== Information shown ==
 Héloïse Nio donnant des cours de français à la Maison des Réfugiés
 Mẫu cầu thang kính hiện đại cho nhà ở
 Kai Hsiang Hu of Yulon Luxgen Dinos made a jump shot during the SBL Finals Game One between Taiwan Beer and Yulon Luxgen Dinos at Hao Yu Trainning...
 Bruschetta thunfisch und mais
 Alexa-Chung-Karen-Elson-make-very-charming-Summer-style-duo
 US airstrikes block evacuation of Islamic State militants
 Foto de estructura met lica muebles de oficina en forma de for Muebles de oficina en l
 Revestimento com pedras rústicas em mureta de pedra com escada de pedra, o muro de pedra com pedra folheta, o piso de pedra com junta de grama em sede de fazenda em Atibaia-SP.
==
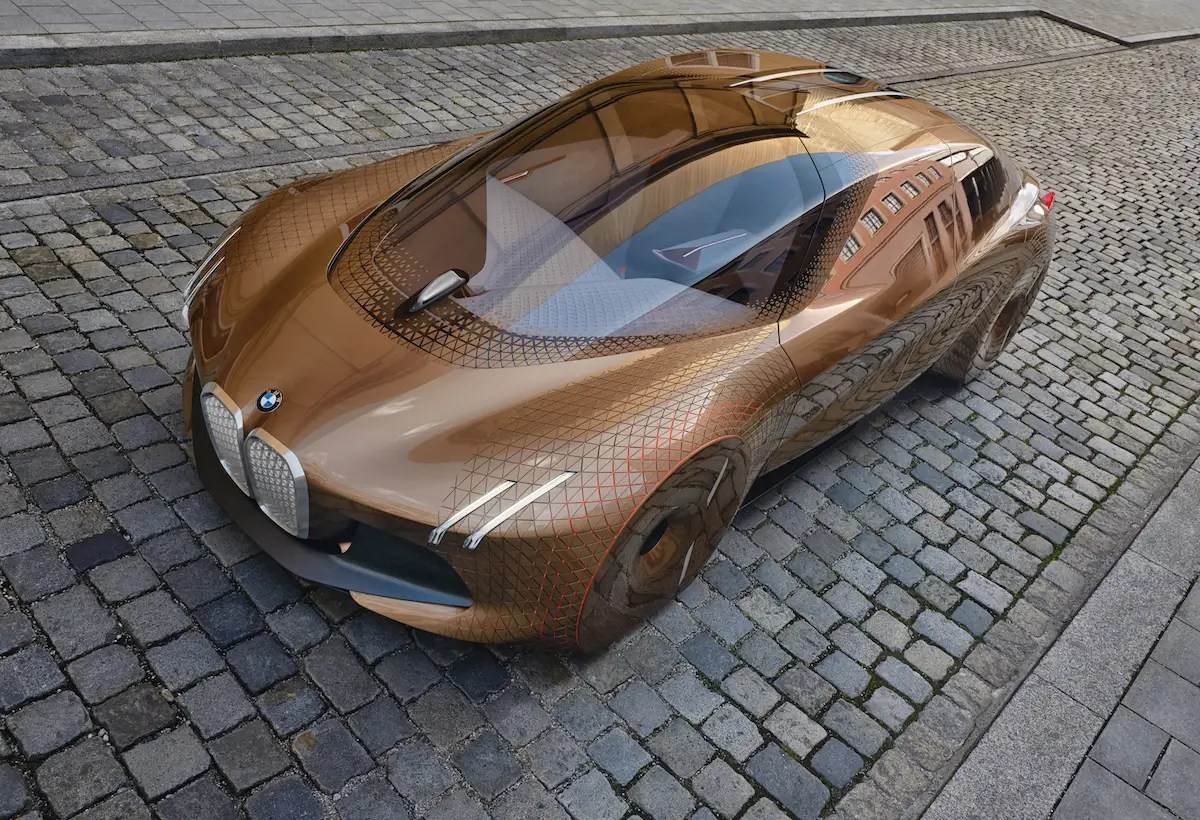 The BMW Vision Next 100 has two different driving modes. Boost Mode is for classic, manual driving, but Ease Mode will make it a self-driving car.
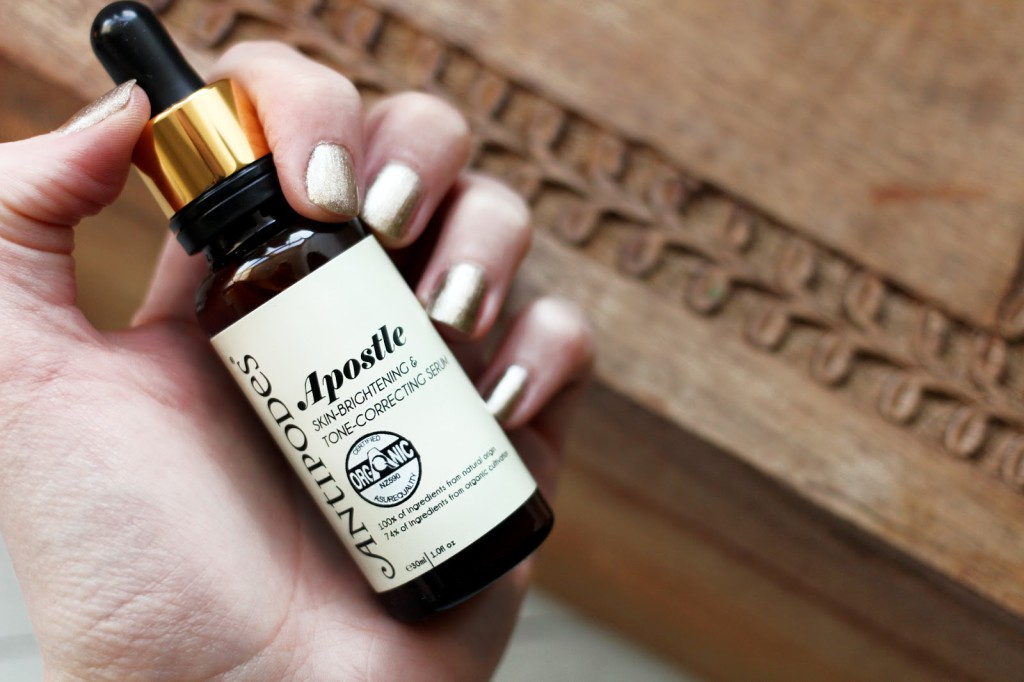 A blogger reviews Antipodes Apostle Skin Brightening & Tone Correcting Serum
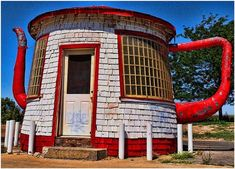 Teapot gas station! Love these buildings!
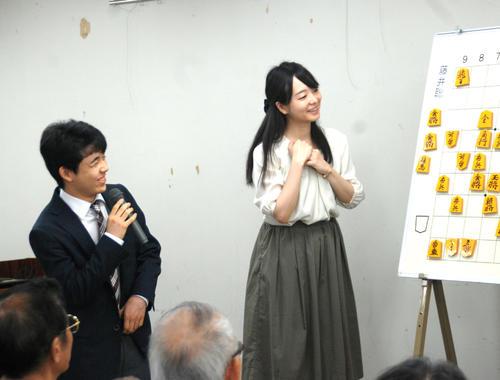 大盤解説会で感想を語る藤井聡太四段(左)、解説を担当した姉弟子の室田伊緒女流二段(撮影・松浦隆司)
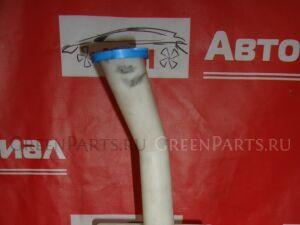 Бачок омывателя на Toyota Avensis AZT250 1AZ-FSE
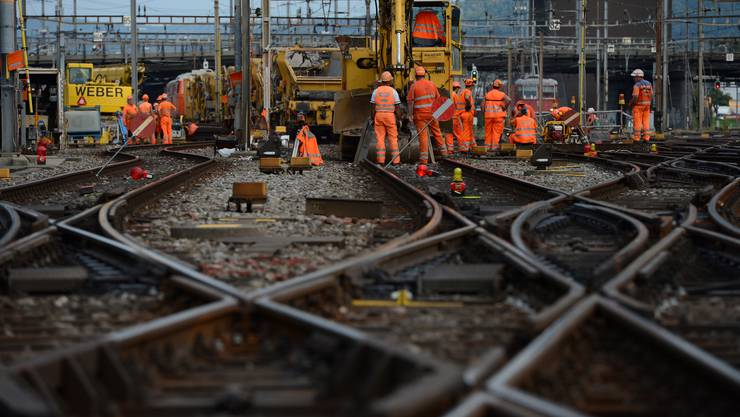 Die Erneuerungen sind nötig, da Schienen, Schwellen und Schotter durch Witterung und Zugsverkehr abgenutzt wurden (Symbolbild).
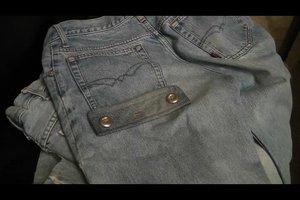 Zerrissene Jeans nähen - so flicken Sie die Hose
---
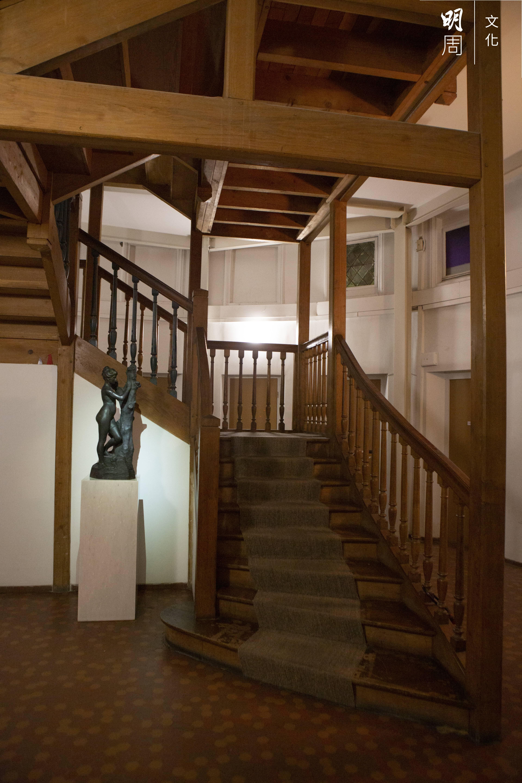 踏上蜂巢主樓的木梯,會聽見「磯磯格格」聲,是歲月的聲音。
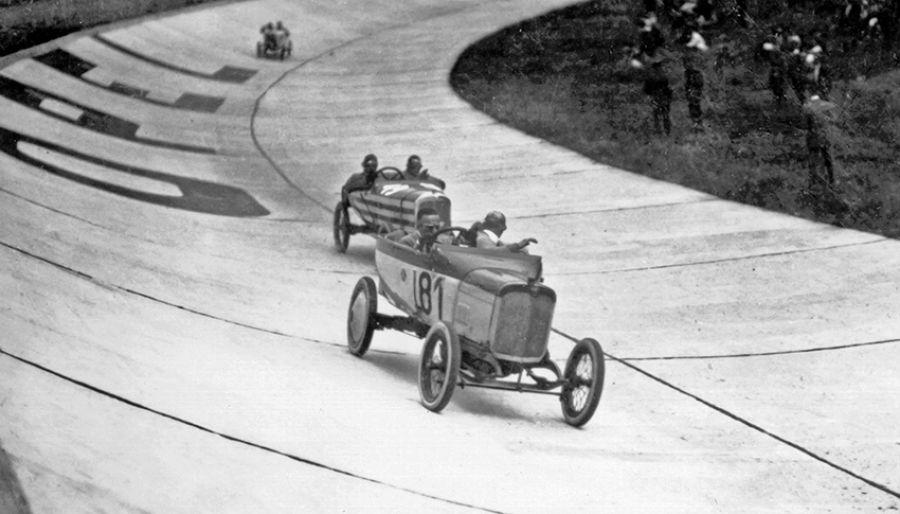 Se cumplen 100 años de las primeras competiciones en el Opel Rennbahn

== Activity ==
Copy out, exactly and alone, the lines of the entries above between the ones holding "Héloïse Nio donnant" and "Revestimento com pedras", inclusive.

== Written answer ==
 Héloïse Nio donnant des cours de français à la Maison des Réfugiés
 Mẫu cầu thang kính hiện đại cho nhà ở
 Kai Hsiang Hu of Yulon Luxgen Dinos made a jump shot during the SBL Finals Game One between Taiwan Beer and Yulon Luxgen Dinos at Hao Yu Trainning...
 Bruschetta thunfisch und mais
 Alexa-Chung-Karen-Elson-make-very-charming-Summer-style-duo
 US airstrikes block evacuation of Islamic State militants
 Foto de estructura met lica muebles de oficina en forma de for Muebles de oficina en l
 Revestimento com pedras rústicas em mureta de pedra com escada de pedra, o muro de pedra com pedra folheta, o piso de pedra com junta de grama em sede de fazenda em Atibaia-SP.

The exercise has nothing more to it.